A proposito di leghisti, sul tema è intervenuto anche il presidente della camera Fontana, che è un antico sostenitore dell’autonomia più spinta, da quando era un dirigente del partito nel Veneto. Tempi in cui il nazionalismo, per la vecchia Lega, andava assai meno di moda del leone di San Marco. Ora spetta a lui, a Fontana, il compito di presidiare ruolo e competenze della camera dei deputati e dunque sarebbe interessante sapere se è d’accordo con Calderoli, che prevede di lasciare al parlamento solo un compito di ratifica degli accordi stato-regioni, un sì o un no. O pensa invece, il presidente, che le camere debbano dire la loro sul contenuto degli accordi, anche proponendo modifiche. A domanda però Fontana non chiarisce e resta un po’ sul generico, assicurando che «quando il parlamento discute e approfondisce è sempre bene» e che «parlando con Calderoli che sa bene l’importanza dell’assemblea si può trovare una quadra». Anche se «va bene discutere per una riforma più condivisa possibile, non va bene se è solo un modo per bloccare quello che è previsto». Perché, secondo il presidente della camera, il punto è proprio questo: «L’autonomia è prevista nella Costituzione, lo ha anche detto il presidente della Repubblica che i tempi probabilmente sono maturi. Casomai bisogna chiedersi perché non è stata ancora fatta».

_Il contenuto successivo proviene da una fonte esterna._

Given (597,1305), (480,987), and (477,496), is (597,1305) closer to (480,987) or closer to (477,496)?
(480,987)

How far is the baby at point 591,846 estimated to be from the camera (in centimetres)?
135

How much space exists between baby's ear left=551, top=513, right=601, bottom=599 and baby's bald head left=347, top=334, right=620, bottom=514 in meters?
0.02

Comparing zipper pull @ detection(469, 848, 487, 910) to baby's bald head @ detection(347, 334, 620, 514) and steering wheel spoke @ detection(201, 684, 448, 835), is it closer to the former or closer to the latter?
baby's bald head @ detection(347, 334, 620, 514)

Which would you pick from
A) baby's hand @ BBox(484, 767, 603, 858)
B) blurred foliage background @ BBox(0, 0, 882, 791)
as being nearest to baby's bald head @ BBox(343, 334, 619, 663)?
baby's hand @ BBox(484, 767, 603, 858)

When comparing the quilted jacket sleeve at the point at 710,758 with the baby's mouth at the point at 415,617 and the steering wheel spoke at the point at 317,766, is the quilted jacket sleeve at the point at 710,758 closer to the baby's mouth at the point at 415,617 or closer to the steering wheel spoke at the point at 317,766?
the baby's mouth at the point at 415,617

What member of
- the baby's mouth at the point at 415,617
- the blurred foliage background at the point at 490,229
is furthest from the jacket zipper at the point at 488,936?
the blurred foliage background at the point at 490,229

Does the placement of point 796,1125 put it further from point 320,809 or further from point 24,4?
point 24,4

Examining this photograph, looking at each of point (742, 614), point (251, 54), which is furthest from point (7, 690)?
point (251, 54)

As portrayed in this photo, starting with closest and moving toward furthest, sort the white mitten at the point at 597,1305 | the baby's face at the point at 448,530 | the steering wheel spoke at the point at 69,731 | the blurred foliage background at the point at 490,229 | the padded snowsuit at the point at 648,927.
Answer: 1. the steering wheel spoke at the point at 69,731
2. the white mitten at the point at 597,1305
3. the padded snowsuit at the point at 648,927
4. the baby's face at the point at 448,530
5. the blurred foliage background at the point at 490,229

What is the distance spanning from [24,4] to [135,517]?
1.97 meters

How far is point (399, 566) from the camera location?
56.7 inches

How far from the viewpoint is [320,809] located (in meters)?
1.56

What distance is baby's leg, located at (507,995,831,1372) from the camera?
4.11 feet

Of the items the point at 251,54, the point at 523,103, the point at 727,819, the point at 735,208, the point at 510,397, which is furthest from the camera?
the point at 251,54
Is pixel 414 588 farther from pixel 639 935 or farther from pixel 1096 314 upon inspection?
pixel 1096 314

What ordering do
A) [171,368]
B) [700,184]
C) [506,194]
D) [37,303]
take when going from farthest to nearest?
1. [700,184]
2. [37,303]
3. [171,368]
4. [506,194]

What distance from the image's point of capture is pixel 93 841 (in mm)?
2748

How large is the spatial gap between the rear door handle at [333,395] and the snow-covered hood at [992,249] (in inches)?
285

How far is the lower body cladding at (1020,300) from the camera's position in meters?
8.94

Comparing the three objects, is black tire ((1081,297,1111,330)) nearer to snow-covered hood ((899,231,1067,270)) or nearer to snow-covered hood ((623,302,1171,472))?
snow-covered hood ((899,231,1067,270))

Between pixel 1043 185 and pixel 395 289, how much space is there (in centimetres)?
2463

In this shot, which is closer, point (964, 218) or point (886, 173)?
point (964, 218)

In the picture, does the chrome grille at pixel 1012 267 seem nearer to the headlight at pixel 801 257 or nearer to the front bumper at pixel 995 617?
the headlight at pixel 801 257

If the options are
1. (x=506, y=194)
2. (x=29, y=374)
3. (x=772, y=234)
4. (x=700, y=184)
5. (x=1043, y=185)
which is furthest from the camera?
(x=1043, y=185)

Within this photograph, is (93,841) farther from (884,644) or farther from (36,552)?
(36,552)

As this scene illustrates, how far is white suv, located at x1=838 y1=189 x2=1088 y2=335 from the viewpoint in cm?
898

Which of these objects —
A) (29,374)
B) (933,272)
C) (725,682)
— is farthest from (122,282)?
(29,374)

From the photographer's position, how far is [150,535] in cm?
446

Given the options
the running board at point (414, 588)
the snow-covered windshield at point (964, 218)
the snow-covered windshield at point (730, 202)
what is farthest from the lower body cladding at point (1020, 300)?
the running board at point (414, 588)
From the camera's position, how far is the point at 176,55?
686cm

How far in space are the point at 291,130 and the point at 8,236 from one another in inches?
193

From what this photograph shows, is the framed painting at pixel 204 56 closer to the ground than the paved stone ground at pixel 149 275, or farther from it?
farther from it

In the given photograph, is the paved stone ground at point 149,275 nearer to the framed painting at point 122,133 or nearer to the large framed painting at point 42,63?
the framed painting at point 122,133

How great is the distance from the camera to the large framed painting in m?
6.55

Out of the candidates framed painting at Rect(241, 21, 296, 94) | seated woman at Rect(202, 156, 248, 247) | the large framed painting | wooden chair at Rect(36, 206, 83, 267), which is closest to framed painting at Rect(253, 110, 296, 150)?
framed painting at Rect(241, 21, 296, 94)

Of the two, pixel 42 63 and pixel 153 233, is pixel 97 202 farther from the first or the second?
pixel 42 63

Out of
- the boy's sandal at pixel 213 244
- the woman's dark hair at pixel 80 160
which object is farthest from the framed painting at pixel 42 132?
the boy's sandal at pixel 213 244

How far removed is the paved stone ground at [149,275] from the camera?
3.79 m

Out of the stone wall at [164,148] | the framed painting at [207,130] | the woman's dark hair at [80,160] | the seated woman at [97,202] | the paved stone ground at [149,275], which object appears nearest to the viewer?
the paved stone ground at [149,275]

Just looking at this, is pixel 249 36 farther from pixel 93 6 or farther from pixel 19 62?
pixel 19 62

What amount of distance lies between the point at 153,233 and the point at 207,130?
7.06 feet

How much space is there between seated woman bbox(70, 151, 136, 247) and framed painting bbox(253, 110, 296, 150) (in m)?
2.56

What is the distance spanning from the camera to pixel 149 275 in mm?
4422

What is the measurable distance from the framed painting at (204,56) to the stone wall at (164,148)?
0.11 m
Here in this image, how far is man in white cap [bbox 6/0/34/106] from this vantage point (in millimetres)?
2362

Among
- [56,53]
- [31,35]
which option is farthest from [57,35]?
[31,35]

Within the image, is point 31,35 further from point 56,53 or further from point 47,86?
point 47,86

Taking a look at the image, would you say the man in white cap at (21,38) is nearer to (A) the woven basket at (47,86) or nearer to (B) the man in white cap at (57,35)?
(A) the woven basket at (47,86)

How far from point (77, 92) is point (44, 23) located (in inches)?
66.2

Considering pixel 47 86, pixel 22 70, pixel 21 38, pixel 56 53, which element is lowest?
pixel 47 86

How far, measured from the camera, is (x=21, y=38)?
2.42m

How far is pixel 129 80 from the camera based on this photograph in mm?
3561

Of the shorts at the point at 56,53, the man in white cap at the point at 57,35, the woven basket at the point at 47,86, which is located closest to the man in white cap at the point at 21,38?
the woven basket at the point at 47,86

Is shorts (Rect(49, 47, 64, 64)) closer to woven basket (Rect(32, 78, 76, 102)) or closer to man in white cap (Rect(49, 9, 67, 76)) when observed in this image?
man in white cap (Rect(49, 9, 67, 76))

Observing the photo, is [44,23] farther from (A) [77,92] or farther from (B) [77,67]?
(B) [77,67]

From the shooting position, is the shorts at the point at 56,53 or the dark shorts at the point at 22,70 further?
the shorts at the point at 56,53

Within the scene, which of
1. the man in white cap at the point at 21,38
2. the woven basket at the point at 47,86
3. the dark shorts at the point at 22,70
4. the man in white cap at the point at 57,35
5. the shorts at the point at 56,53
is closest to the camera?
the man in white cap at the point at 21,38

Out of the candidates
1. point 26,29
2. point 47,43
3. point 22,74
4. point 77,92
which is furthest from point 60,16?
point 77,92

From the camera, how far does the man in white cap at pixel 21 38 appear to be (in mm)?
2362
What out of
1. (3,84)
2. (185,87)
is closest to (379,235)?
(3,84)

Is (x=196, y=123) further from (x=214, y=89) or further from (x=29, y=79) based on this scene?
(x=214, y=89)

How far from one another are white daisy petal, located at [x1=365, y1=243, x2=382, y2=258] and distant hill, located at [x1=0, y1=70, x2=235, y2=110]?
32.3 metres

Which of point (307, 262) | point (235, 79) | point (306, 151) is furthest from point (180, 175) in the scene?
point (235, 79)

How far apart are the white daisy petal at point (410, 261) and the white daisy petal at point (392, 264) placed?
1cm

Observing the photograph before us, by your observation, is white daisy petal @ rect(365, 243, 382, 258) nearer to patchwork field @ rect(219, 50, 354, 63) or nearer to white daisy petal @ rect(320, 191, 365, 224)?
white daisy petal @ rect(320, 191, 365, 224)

Per questa via c’è anche la risposta al tentativo dei «nazionalisti» di Fratelli d’Italia («nazionalisti» e «romanisti», nel senso dell’apparato ministeriale della capitale) di dilatare i tempi. «Se sono d’accordo che questa riforma debba andare di pari passo con quella del semi presidenzialismo?», dice Fontana in un passaggio della conferenza stampa con la quale ha salutato ieri sera la stampa parlamentare, «possono esserci esigenze politiche ma non si tratta di riforme dello stesso livello. Quella del presidenzialismo è una riforma costituzionale che ha le sue procedure lunghe, quella dell’autonomia è già prevista dalla Costituzione e ha tempi di attuazione che possono essere diversi».

Per il resto il presidente Fontana ha centrato il suo intervento nell’occasione dei saluti di natale alla stampa parlamentare sulla necessità che «i deputati abbiano un codice di comportamento che li renda estranei da qualsiasi influenza straniera». Perché, ha detto con chiaro riferimento all’inchiesta sul Qatargate, «l’Italia è un paese libero fino a che i suoi rappresentanti e anche i funzionari sono liberi da interferenze di stati esteri». Preoccupazione che va certamente registrata con interesse, tanto più se viene da un esponente della Lega. Com’è noto a Milano è ancora aperta un’inchiesta sul caso Metropol, dal nome dell’albergo di Mosca dove sono avvenuti incontri tra leghisti e uomini vicini a Putin. Al centro dell’inchiesta un affare per una fornitura di petrolio che avrebbe generato finanziamenti illeciti e l’ex portavoce di Salvini, Matteo Savoini.